++++ BLOC DE TEXTE

Quelques outils facilitateurs

Nous ne pouvons pas citer différents outils au service d’un apprentissage de démocratie participative au jardin d’enfance sans en préciser quelques principes.

En effet : Participer ? Oui, mais pourquoi ?

 1. Pour apprendre à argumenter ? Oui, mais argumentation au service de qui, de quoi ?
 2. Pour apprendre à défendre son point de vue ? Bien sur, mais avec quelle certitude qu’il sera pris en compte ?
 3. Pour se livrer ? Mais comment l’enfant sera-t’il certain que sa culture familiale sera aussi valorisée que la culture dite scolaire ?
 4. Pour prendre du pouvoir ? Mais lequel, du plus léger au plus important ?
 5. Pour apprendre ? Certes ! Mais quoi et comment ?

Nous pensons que l’apprentissage de la gestion participative se doit de n’être pas un piège, destiné à récupérer le jeu et l’expression. Non, l’activité enfantine ne sera pas au service d’une éducation scolarisante au plus mauvais sens du terme, l’adulte étant le seul qui saurait ce dont l’enfant a besoin à chaque moment de la journée.

Cette croyance en l’indispensable contrôle ne viendrait-il pas de la crainte que nous avons que le petit d’homme soit trop jeune, trop jouette, trop paresseux, trop timide, trop… en un mot que nous ne lui faisions pas confiance ?

++++++++
++++ DONNÉES

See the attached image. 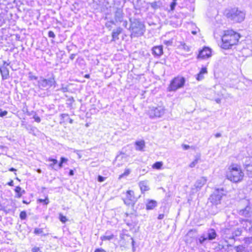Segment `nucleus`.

++++++++

> [DÉFIS À RELEVER]:
a) Citez sans rien changer le passage du texte sur la démocratie participative au jardin d'enfance qui va de "En effet : Participer ?" à "culture dite scolaire ?".
b) Veuillez répondre, d'après le texte sur la démocratie participative au jardin d'enfance, aux questions suivantes :
(i) Dans quel lieu se situe l'apprentissage de démocratie participative dont parle le texte ?
(ii) À quelle culture la culture familiale de l'enfant doit-elle être aussi valorisée ?
(iii) Que l'apprentissage de la gestion participative se doit-il de ne pas être ?
c) Poursuivez le texte sur la démocratie participative au jardin d'enfance à partir de sa dernière phrase.

> [RÉSULTATS PAR TÂCHE]:
a)
En effet : Participer ? Oui, mais pourquoi ?

 1. Pour apprendre à argumenter ? Oui, mais argumentation au service de qui, de quoi ?
 2. Pour apprendre à défendre son point de vue ? Bien sur, mais avec quelle certitude qu’il sera pris en compte ?
 3. Pour se livrer ? Mais comment l’enfant sera-t’il certain que sa culture familiale sera aussi valorisée que la culture dite scolaire ?

b)
(i) Au jardin d'enfance.
(ii) À la culture dite scolaire.
(iii) Un piège, destiné à récupérer le jeu et l'expression.

c)
Prenons le postulat que si l’enfant s’apprend bien à marcher, à parler, à imiter, à jouer parfois pendant des heures avec quelques babioles sans s’ennuyer, il saura s’apprendre à vivre un partage d’expériences démocratiques. Il sera capable de gérer lui-même les divers contenus que cette organisation participative lui proposera. La curiosité et l’envie d’apprendre constituent la motivation d’incitation, celle-ci prévaudra sur une exercisation précoce pilotée par une motivation d’excitation, sanctionnée par des récompenses, des félicitations, des réprimandes, des grilles d’observation, des tests, des communications aux parents…

L’enfant apprend tout par lui-même mais pas tout seul. Bref : « Tous capables, avec les autres » !

Quelques outils.

 Journal de classe (cahier journal) rédigé en commun : adulte / enfant.
 Panneau des activités et projets.
 Album de mémoire du groupe.
 Panneau des responsabilités.

Journal de classe (cahier journal) :

Outil construit en commun, en concertation
Avoir une vue sur le court et moyen terme, se projeter parfois pour la semaine entière, c’est déjà possible si les enfants perçoivent le sens d’une chaîne d’activités. Ils peuvent aussi faire du lien entre les activités proposées, le projet de grand groupe, les aménagements de l’espace, reprenant les suggestions de l’adulte et des enfants. Tout cela s’affine petit à petit.

C’est idéalement une affiche de projet de vie de la classe, qui se complétera, se corrigera, s’illustrera au fil des jours. Elle se différencie de l’affichage au jour le jour par une perspective à plus long terme. Cet « hebdomadaire » ou « semainier » de classe remplacera le « quotidien ». Il aidera à éviter la juxtaposition d’activités journalières. Il exercera les enfants à se projeter à plus long terme sur un fil conducteur, initiant les plus petits par l’accompagnement des aînés en cela plus performant.

Cette affiche se rangera à la fin de la semaine après avoir été commentée. Une nouvelle affiche prendra sa place sur laquelle s’inscriront les reports éventuels de la semaine précédente.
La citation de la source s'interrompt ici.